先日のLTEの各社プランまとめを書いたところ、LTEがらみのご質問をいただいています。あまりボリュームがなさそうなのでまとめて。

Q.

LTEはやたらと消費電力が多い(バッテリ持ちが悪い)みたいですが、なぜでしょうか。

A.
しょっぱなからLTEマイグレーションとは関係ないですが、端末がみんなLTE化してしまうと気になってくるのがやっぱりバッテリー。どうも、ドコモのLTEスマホはバッテリ持ちが悪いと評判(?)のようです。

これにはいくつか理由があると思います。まず一番単純な理由は、新しい技術だから。WCDMAが出始めた時も、連続待ち受け50時間なんていうスペックの端末があったくらいで、とにかく新しい技術はこなれていないがためにデバイスの消費電力が高めになってしまうことが多いですね。これは、ベースバンドチップの作りがちょっとずつ改善していって徐々に落ち着いていくことになると思います。

もう一つは、ネットワークパラメータがまだこなれていないこと。OFDMAのセルラーという全く新しい仕組みなので、どんなリソース配置にし、どんな間欠受信間隔にすればバッテリ消費を抑えられるのか、という点のノウハウがまだまだ足りないと思われます。たとえばリソースのスケジューリングだけをとっても、バルクで同じスループットを出すにしても、狭いリソースを連続割り当てした方が良いのか、大きなリソースを断続割り当てした方が良いのか、どっちの方が端末のベースバンドやRFの負担が少ないのか、というのはこれから探っていくことになるでしょう。まだまだしばらくはこういう状態が続くはずです。

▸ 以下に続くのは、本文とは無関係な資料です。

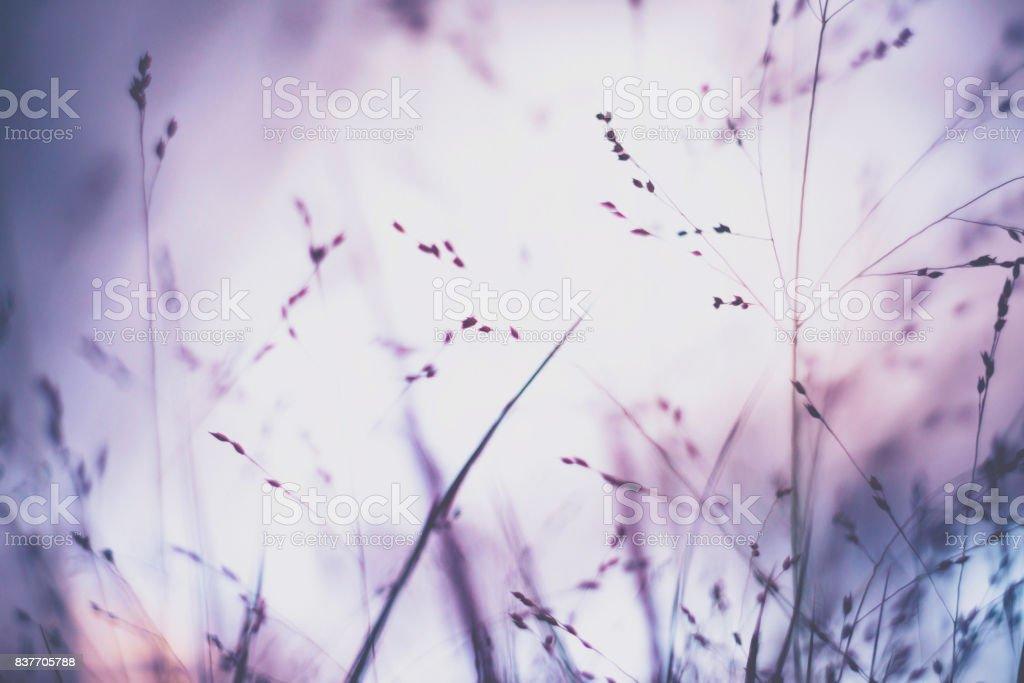 Ornamental grasses in natural sunlight. Flower Immersion stock photo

まだ今のところはドコモ的にはパフォーマンス優先の設定にしてあるっぽいので、もう少しLTE加入者が増えて、パフォーマンスを突き詰めてもしょうがない、くらいに落ち着いたら、もうちょっと消費電力の少ないパラメータやアルゴリズムに変わってくるのではないでしょうか。スマホのように時々起きてちょこっと通信、みたいなやつがいることも考えて、条件によりスリープタイムアウトを超短くする、みたいなカスタマイズもできるようになるでしょうし。バッテリ持ちが悪いのは、発展途上だから、ってことで、一つ。

Q.

KDDIのLTEはグローバルが期待できないと書いてありましたが、KDDIからLTE iPhoneが出ることは期待できないのでしょうか。

A.
現状では難しいと思います。もちろん、iPhone自体はマルチテクノロジ対応となっていくので、これまでと同じくKDDIからはCDMA2000ベースでリリースされることは間違いないとは思いますが、LTEとなると、KDDIの持つ田舎バンドに対応する可能性は低いと思います。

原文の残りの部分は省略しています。